Are You There, God?
In the good times and the bad, we’re always in God’s hands!
This is the word that came to Jeremiah from the Lord: “Go down to the potter’s house, and there I will give you my message.” So I went down to the potter’s house, and I saw him working at the wheel. But the pot he was shaping from the clay was marred in his hands; so the potter formed it into another pot, shaping it as seemed best to him. Then the word of the Lord came to me. He said, “Can I not do with you, Israel, as this potter does?” declares the Lord. “Like clay in the hand of the potter, so are you in my hand, Israel.” -Jeremiah 18:1-6
When God chose to speak to his people, Israel, he would often lead his prophet to some ordinary scene from daily life, then give him a message using the details as a metaphor to make it as clear and straightforward as possible. God didn’t want the meaning lost in abstractions and complicated theology.
In Jeremiah 18:1-6, God allows the prophet to observe the potter as he fashions the vessel for some practical purpose. Here’s the basic message that Jeremiah passes on to the people:
1. Just as the clay depends on the potter, so do we depend on God. Since the potter knows what he’s doing, the clay being shaped has no grounds for complaining or protesting about what the potter is doing.
2. In the same way that the potter has a design in mind for the clay, God works according to a plan and purpose for his people. There’s no randomness in the shaping of the clay.
3. There is good reason for the carving, scraping, cutting, and pressure on the clay. So, there is intelligence and logic behind the hardship, grief, and difficulties (the discipline) God allows in our lives.
4. Just as the clay sometimes seems to resist the shape it’s taking, we try to resist God’s shaping of us. Israel consistently rebelled and did the opposite of what God designed and willed for them.
5. But the potter is persistent and often has to take the whole clay, pick up the bits and pieces around the wheel, press them back into one lump, and start over again. He doesn’t just throw out the whole thing and look for new clay. His patience in fashioning and refashioning eventually brings the vessel to its original design. Even Israel’s (and our) mistakes are ultimately used to bring to pass his perfect will. God never gets so exasperated that he turns away and abandons his work.

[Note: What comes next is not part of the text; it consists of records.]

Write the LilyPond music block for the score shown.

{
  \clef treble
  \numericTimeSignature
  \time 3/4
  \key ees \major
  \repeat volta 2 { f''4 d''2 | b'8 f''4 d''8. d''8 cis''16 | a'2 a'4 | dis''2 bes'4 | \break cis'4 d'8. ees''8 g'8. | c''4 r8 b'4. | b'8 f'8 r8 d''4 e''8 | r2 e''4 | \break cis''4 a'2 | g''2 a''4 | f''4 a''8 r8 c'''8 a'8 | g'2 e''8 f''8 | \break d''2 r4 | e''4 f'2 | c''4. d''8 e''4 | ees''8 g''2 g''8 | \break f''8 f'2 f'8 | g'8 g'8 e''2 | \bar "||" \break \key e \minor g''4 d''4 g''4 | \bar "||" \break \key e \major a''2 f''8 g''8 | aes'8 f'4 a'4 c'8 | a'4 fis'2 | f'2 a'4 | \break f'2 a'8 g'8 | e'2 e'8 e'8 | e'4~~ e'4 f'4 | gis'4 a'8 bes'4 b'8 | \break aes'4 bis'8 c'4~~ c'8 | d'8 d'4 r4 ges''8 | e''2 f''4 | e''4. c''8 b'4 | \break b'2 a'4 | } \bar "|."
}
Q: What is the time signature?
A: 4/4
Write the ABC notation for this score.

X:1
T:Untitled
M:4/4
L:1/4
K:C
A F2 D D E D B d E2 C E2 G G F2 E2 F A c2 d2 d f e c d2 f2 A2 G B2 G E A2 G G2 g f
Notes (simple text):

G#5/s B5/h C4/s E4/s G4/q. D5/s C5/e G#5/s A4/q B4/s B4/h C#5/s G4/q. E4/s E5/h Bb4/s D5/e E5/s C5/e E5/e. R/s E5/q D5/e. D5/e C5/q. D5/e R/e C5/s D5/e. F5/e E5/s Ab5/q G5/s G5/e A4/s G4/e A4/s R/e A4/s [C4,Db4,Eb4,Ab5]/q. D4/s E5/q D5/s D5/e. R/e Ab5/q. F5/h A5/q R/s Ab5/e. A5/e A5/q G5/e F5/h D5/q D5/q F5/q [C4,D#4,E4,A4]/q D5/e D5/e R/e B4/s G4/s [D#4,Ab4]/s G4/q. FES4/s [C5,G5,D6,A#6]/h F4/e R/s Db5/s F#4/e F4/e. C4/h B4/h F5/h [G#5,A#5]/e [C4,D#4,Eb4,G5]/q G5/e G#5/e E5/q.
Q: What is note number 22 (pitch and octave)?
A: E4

“The God who made the world and everything in it is the Lord of heaven and earth and does not live in temples built by human hands. And he is not served by human hands, as if he needed anything. Rather, he himself gives everyone life and breath and everything else. From one man he made all the nations, that they should inhabit the whole earth; and he marked out their appointed times in history and the boundaries of their lands. God did this so that they would seek him and perhaps reach out for him and find him, though he is not far from any one of us. ‘For in him we live and move and have our being.’ As some of your own poets have said, ‘We are his offspring.’” -Acts 17:24-28
Jeremiah’s message in the Old Testament and Paul’s message in the New have this in common: In the good times and the bad, we’re constantly and totally in God’s hands and in his providence—how and where we are born, the place we live, how many years we exist on the earth, the trials we go through, and all the boundaries of our lives are in the mind of God.
God is in charge of all the gradual (even painful) shaping of our lives and the end product, intended for a practical and good purpose. When the job is done, the beauty and form of the once formless clay brings pleasure, honor, and praise to the Potter.
All thanks and praise be to God for his immeasurable love for us.